═════ DATASET EXCERPTS ═════

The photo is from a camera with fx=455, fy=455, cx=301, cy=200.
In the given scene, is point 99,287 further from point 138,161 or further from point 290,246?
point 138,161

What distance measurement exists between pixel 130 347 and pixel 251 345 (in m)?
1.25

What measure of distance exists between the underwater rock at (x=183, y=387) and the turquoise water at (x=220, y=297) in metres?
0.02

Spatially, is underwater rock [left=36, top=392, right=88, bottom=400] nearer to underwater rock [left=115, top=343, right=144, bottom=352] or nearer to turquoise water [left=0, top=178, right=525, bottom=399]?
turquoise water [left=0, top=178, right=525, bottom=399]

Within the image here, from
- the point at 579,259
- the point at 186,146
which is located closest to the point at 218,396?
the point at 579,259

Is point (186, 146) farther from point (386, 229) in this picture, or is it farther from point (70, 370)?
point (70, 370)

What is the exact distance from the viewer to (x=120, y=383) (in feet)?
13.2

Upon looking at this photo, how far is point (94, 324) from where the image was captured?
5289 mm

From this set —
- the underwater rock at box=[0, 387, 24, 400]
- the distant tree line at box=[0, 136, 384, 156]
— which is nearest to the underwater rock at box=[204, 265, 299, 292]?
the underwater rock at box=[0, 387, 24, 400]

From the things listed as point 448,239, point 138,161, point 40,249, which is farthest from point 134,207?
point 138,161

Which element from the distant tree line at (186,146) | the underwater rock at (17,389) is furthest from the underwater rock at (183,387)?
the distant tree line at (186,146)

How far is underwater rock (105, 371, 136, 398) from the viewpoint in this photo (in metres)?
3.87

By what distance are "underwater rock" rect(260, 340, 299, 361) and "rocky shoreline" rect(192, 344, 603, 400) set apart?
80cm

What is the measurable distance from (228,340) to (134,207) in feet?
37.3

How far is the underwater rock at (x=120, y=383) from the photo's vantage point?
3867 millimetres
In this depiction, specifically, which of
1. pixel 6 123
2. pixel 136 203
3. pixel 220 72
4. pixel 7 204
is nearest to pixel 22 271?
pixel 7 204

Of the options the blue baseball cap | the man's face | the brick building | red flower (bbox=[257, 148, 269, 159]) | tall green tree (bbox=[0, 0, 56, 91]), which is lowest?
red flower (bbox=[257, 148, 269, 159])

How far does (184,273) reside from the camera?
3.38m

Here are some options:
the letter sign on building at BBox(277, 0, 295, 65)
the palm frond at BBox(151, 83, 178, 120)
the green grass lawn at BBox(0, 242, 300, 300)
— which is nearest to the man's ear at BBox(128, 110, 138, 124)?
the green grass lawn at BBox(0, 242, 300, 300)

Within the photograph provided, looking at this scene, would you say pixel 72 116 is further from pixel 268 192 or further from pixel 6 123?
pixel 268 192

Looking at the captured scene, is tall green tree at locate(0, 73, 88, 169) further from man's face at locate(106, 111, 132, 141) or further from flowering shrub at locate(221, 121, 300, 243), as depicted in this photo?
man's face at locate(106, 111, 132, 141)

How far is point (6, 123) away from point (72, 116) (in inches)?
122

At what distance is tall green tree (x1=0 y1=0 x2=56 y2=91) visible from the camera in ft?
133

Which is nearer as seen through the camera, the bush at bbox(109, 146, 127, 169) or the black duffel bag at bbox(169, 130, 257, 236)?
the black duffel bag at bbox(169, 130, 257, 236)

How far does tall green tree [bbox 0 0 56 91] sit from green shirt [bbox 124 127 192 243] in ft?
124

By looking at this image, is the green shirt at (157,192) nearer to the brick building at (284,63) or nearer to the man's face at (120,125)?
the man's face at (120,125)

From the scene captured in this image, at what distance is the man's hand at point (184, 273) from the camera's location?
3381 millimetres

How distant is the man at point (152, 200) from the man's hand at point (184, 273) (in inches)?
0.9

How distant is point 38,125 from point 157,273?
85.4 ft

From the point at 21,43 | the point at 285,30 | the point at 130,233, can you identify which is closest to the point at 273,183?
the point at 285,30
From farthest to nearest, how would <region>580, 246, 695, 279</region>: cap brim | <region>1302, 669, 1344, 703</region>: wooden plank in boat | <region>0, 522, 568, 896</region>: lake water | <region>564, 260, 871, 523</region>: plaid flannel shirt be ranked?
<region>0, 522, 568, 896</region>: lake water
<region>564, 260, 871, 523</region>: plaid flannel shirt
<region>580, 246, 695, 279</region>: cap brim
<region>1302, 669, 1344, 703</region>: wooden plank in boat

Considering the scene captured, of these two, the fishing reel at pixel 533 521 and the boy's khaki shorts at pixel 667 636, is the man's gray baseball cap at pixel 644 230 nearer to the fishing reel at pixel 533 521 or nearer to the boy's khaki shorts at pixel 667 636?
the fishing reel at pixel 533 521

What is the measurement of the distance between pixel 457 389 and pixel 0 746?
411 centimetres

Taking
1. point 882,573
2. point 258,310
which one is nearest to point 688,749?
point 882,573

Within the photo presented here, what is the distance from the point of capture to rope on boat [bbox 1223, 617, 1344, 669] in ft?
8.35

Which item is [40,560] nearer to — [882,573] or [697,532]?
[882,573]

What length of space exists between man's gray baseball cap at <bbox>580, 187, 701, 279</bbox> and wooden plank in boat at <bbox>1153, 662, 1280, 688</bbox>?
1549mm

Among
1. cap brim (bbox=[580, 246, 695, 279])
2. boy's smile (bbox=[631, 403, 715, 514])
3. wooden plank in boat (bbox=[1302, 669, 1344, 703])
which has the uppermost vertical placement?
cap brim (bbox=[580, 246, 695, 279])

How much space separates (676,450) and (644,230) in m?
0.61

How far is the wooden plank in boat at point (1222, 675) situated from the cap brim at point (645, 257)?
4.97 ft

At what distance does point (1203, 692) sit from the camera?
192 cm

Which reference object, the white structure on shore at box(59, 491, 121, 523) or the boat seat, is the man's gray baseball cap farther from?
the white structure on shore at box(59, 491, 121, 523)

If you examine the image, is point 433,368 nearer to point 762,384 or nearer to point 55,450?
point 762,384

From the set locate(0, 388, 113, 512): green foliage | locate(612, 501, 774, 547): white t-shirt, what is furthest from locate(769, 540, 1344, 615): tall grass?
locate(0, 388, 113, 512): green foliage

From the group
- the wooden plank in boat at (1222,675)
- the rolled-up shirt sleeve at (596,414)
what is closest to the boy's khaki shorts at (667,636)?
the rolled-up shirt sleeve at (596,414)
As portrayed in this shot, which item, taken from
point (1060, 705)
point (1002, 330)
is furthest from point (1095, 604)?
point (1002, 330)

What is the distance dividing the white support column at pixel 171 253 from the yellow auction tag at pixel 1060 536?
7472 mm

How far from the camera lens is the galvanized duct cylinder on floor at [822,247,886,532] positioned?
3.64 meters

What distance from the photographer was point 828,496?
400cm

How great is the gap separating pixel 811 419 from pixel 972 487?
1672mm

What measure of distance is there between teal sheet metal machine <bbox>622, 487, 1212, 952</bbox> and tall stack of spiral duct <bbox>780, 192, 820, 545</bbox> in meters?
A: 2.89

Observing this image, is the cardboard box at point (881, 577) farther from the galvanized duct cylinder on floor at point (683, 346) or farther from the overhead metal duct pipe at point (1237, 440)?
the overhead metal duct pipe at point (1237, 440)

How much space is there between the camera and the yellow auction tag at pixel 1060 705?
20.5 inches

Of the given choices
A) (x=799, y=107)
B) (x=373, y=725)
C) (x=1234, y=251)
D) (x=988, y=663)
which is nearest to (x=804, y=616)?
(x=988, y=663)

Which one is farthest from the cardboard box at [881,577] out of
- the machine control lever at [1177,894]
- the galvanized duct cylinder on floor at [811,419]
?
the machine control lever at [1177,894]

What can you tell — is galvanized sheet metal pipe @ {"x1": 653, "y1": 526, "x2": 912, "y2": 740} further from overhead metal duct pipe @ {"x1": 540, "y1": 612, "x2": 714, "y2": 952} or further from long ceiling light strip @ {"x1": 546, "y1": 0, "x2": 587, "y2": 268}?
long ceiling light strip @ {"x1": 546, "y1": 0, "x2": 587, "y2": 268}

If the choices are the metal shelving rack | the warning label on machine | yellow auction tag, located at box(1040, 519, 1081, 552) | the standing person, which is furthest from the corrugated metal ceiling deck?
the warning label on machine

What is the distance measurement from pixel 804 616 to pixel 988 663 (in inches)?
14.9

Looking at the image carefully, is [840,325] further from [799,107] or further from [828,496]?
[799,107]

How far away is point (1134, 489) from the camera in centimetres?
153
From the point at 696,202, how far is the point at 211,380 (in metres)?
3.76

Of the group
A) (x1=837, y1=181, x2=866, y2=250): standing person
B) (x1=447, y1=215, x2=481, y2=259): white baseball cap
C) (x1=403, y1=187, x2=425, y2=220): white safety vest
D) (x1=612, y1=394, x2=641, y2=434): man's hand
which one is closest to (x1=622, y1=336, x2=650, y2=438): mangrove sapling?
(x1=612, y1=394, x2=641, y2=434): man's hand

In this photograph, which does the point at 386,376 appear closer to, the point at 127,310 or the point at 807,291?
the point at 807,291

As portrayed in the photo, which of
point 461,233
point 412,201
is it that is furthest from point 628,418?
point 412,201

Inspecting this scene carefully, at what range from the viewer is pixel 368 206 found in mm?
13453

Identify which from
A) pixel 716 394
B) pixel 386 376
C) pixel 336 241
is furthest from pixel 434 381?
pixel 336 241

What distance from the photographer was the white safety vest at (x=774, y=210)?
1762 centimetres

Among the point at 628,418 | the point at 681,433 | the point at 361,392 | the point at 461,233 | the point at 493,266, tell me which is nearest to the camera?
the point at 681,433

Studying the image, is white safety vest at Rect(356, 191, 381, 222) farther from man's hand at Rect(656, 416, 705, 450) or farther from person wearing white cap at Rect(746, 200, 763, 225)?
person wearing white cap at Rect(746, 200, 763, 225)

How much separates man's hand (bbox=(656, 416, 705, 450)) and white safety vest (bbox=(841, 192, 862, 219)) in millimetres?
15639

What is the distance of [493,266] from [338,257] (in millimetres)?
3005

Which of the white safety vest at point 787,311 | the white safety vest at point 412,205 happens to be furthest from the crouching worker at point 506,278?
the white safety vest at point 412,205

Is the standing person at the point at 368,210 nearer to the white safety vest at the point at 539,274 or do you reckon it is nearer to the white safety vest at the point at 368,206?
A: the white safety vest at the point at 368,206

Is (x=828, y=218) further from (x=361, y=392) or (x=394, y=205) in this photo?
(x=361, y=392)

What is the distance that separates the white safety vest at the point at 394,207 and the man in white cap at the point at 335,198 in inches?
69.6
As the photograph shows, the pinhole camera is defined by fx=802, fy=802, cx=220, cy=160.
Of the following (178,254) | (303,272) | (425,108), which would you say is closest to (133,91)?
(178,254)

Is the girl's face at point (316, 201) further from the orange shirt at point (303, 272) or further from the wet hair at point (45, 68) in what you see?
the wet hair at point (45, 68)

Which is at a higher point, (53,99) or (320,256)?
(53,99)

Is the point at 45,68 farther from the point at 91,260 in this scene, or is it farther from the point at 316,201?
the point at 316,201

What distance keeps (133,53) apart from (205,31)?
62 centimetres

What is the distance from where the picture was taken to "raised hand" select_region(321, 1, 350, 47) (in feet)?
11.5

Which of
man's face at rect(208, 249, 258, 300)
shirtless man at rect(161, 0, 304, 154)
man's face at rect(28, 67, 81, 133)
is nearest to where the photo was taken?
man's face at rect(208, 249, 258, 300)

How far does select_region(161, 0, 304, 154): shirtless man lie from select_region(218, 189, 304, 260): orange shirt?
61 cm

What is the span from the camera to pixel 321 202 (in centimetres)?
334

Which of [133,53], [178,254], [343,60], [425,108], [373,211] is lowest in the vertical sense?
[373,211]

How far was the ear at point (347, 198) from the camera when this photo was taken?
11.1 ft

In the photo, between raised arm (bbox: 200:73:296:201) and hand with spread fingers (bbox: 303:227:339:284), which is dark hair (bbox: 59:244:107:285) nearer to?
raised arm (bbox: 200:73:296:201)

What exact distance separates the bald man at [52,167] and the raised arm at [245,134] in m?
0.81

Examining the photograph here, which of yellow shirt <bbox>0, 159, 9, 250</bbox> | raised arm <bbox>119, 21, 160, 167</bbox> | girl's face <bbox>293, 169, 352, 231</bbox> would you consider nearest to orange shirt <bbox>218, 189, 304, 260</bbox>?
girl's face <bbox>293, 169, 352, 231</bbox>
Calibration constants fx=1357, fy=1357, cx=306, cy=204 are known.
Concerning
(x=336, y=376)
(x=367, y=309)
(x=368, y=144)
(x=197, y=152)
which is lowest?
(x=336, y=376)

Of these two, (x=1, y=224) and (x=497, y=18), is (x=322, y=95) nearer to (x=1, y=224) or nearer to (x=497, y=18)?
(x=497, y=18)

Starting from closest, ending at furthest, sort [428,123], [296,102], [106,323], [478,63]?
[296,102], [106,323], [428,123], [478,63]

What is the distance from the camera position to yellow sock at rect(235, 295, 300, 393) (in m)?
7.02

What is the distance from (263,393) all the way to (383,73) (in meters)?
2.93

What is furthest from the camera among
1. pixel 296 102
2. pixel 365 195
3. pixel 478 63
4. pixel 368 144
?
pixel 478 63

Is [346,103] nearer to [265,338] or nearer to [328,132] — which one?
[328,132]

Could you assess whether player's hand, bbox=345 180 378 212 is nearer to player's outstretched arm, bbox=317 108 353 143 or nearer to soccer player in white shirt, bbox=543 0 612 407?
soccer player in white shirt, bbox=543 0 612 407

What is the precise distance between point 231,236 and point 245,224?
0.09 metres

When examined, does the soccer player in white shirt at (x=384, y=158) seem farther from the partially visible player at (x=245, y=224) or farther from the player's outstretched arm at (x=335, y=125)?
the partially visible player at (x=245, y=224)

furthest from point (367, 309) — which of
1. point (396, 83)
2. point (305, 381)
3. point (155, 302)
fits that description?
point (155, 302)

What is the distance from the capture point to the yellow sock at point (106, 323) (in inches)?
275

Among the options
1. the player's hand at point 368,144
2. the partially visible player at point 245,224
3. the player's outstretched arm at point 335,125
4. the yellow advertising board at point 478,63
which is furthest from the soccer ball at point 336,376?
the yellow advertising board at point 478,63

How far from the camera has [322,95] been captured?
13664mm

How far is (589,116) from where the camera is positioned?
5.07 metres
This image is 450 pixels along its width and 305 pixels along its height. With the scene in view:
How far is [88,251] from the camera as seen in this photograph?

═════

EXERCISE OBJECTIVE>
Give back exactly the lines beginning at the one with "What is furthest from the camera among" and ending at the final line of the material; both boundary lines belong in it.

RESULT FOR THIS EXERCISE>
What is furthest from the camera among
1. pixel 296 102
2. pixel 365 195
3. pixel 478 63
4. pixel 368 144
?
pixel 478 63

Is [346,103] nearer to [265,338] or nearer to [328,132] — which one?
[328,132]

Could you assess whether player's hand, bbox=345 180 378 212 is nearer to player's outstretched arm, bbox=317 108 353 143 or nearer to soccer player in white shirt, bbox=543 0 612 407?
soccer player in white shirt, bbox=543 0 612 407

What is the precise distance between point 231,236 and point 245,224?
0.09 metres

When examined, does the soccer player in white shirt at (x=384, y=158) seem farther from the partially visible player at (x=245, y=224) or farther from the player's outstretched arm at (x=335, y=125)?
the partially visible player at (x=245, y=224)

furthest from point (367, 309) — which of
1. point (396, 83)
2. point (305, 381)
3. point (155, 302)
fits that description?
point (155, 302)

What is the distance from the capture point to the yellow sock at point (106, 323) (in inches)?
275

Among the options
1. the player's hand at point 368,144
2. the partially visible player at point 245,224
3. the player's outstretched arm at point 335,125
4. the yellow advertising board at point 478,63
which is furthest from the soccer ball at point 336,376?
the yellow advertising board at point 478,63

How far from the camera has [322,95] been captured?
13664mm

How far is (589,116) from where the camera is positioned?
5.07 metres
This image is 450 pixels along its width and 305 pixels along its height. With the scene in view:
How far is [88,251] from the camera as seen in this photograph?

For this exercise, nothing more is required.